En Estonie, un million de chanteurs
Du 13 au 15 octobre, Flagey inaugure son premier festival de chœurs dont la vedette est estonienne: Vox Clamantis. L'occasion d'un parachutage au cœur d'une nation qui chante pour préserver son identité, son unité et se faire du bien.
"S'il y a un endroit au monde que tu dois aller visiter, c'est bien l'Arvo Pärt Center, en Estonie!" L'injonction d'Hélène Rammant, l'une des programmatrices de Flagey, n'était pas à prendre à la légère depuis que l'on sait que le premier Arvo Pärt Weekend, en 2018, a profondément modifié l'identité, voire la mission de l'institution culturelle des Étangs d'Ixelles. Ce festival biennal, qui se transforme, du 13 au 15 octobre prochain, en Flagey Choir Days, "c'est ce qu'est Flagey aujourd'hui", dira même Gilles Ledure, son directeur.
Pour savoir réellement de quoi ils parlent tous les deux, nous voici depuis une demi-heure à bord d'un van qui a laissé Tallinn, la capitale estonienne, un peu plus à l'est, et file à allure modérée sur une petite route de crête qui surplombe, à droite, le Golfe de Finlande, tandis qu'à gauche s'étire une interminable forêt de pins. "D'ici, on voit bien les aurores boréales, nous dit Madli-Liis Parts, chargée de la musique au ministère estonien de la Culture, en montrant au loin une longue plage dorée qui fait la joie des surfeurs au mois de novembre.

**SECTION DES DONNÉES:**

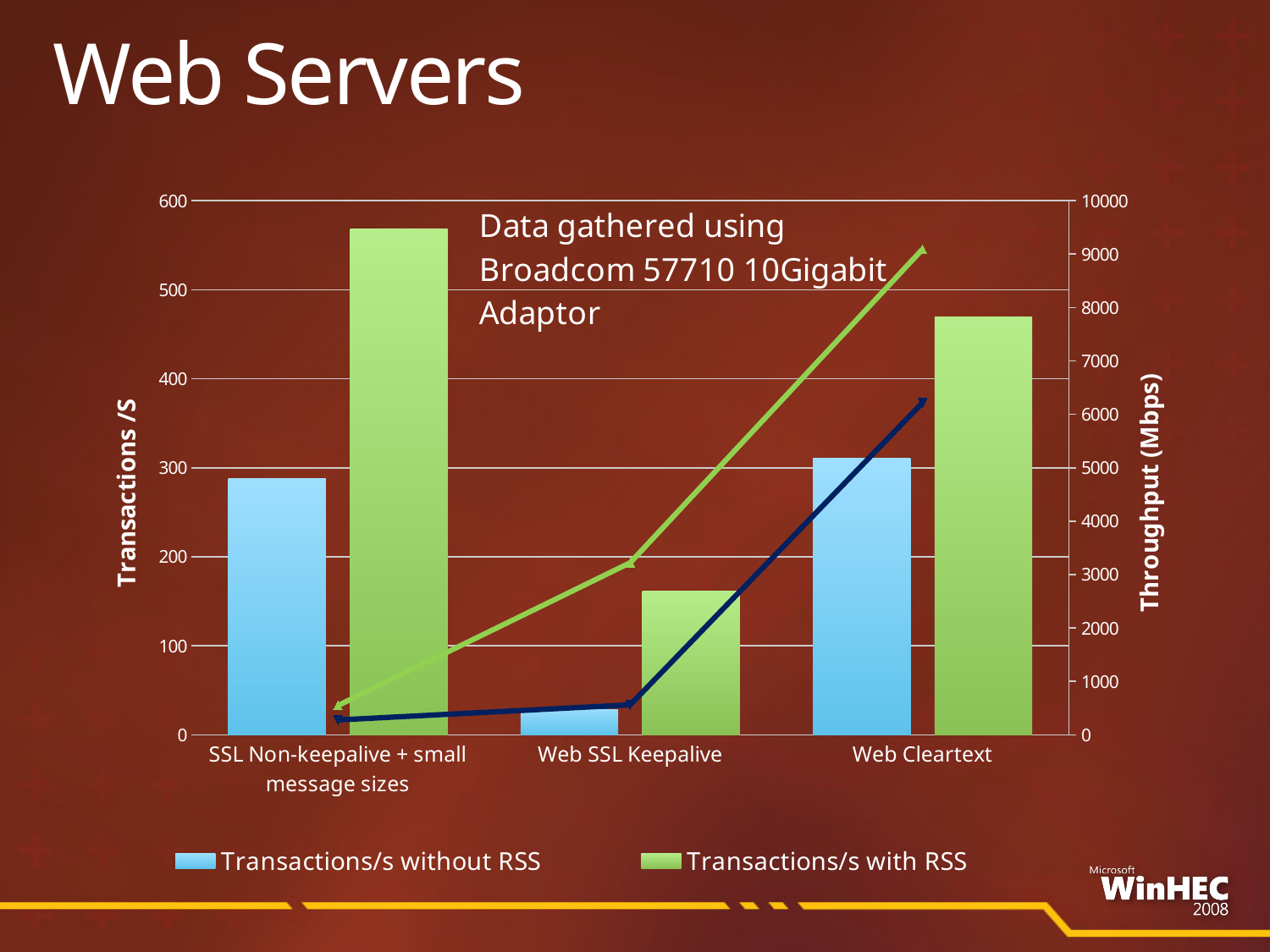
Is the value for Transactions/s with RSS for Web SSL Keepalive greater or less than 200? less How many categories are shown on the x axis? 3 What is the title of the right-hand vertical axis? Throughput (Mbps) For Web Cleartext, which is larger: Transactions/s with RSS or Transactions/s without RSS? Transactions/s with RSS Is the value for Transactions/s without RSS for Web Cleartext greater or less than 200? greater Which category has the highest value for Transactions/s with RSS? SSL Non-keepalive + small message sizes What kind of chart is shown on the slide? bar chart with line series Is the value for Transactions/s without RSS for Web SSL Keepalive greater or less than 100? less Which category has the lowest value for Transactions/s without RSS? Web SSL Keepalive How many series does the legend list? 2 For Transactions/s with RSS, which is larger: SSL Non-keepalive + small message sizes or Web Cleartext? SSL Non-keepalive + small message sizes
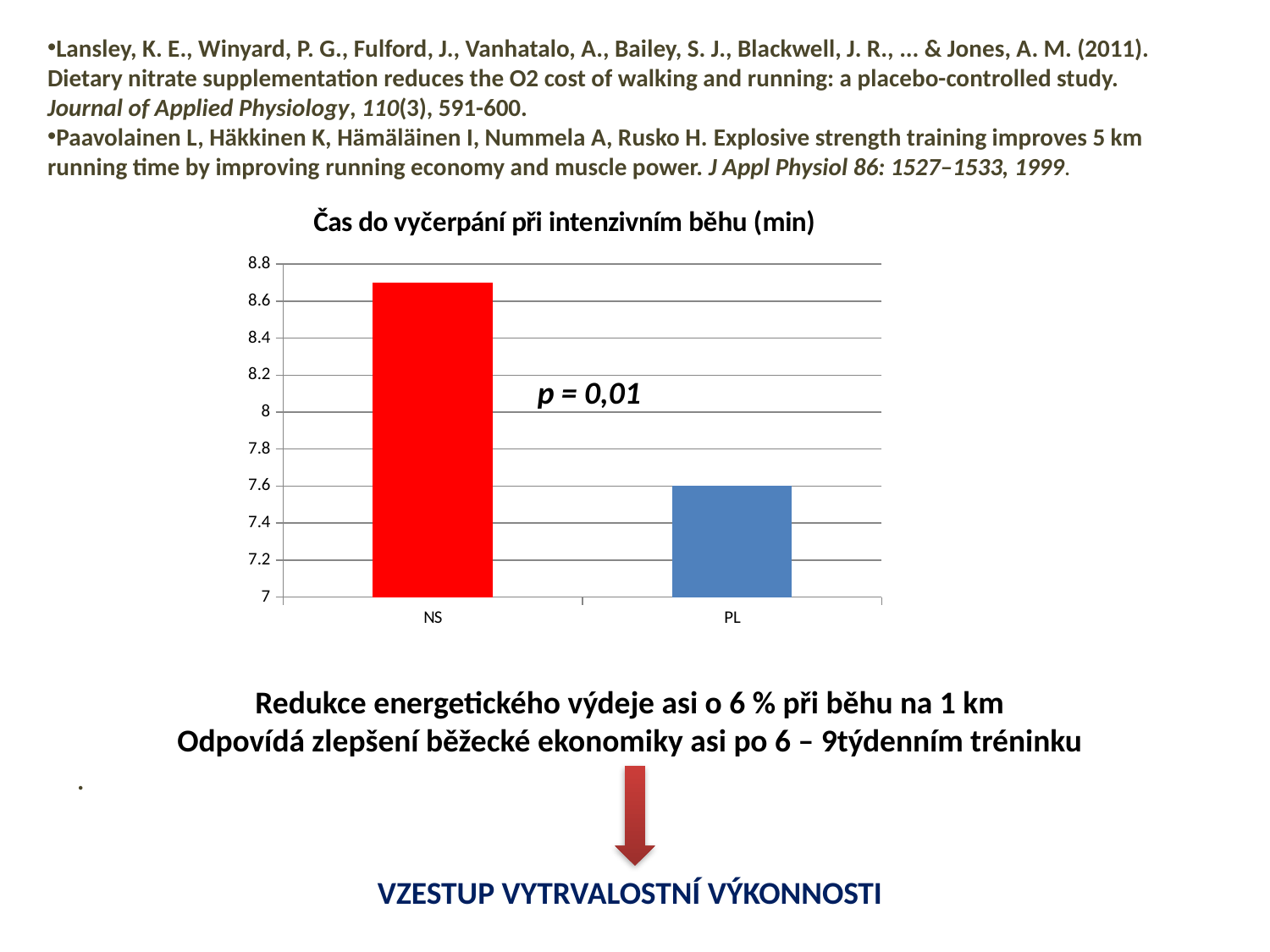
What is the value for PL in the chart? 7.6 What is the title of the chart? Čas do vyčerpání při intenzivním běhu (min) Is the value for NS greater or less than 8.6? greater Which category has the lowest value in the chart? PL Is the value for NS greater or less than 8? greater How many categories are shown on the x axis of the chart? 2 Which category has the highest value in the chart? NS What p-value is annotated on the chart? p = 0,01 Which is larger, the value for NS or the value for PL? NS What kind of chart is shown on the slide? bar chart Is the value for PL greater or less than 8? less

**TÂCHES DEMANDÉES:**
a. Répondez aux questions suivantes à partir du reportage sur les chanteurs estoniens :
(i) À quelles dates se tiennent les Flagey Choir Days ?
(ii) En quelle année a eu lieu le premier Arvo Pärt Weekend ?
(iii) Quelle fonction Madli-Liis Parts occupe-t-elle ?
b. Restituez sans la moindre modification le passage du reportage sur les chanteurs estoniens qui commence par « En Estonie, un » et se poursuit jusqu'à « Ledure, son directeur. ».
c. Prolongez le reportage sur les chanteurs estoniens au-delà de sa dernière phrase.

**RÉPONSES PAR TÂCHE:**
a.
(i) Du 13 au 15 octobre.
(ii) En 2018.
(iii) Elle est chargée de la musique au ministère estonien de la Culture.

b.
En Estonie, un million de chanteurs
Du 13 au 15 octobre, Flagey inaugure son premier festival de chœurs dont la vedette est estonienne: Vox Clamantis. L'occasion d'un parachutage au cœur d'une nation qui chante pour préserver son identité, son unité et se faire du bien.
"S'il y a un endroit au monde que tu dois aller visiter, c'est bien l'Arvo Pärt Center, en Estonie!" L'injonction d'Hélène Rammant, l'une des programmatrices de Flagey, n'était pas à prendre à la légère depuis que l'on sait que le premier Arvo Pärt Weekend, en 2018, a profondément modifié l'identité, voire la mission de l'institution culturelle des Étangs d'Ixelles. Ce festival biennal, qui se transforme, du 13 au 15 octobre prochain, en Flagey Choir Days, "c'est ce qu'est Flagey aujourd'hui", dira même Gilles Ledure, son directeur.

c.
Une péninsule qui porte le doux nom de Laulasmaa et participe à la mythologie de la "nation chantante". "Laul", en effet, signifie "chant" et nous l'entendrons souvent décliné, dans un patronyme ou écrit sur une plaque de rue. Laulasmaa signifie donc "le pays chantant" car il paraît qu'un vent favorable y fait chanter le sable.
C'est à cet endroit que le pouvoir soviétique, qui a régné d'une main de fer sur l'Estonie entre 1944 et 1991, a installé Heliküla, littéralement le "Village du son", lieu de villégiature pour compositeurs officiels, comme Heino Eller, le maître d'Arvo Pärt, qui donnait cours au conservatoire de Tallinn mais n'aimait rien mieux que d'enseigner au pied d'un pin au tronc tortueux, comme un philosophe antique. Arvo Pärt, 88 ans aujourd'hui, a, lui aussi, sa maison parmi les troncs, non loin de la vaste structure qui se découpe à présent à travers les frondaisons.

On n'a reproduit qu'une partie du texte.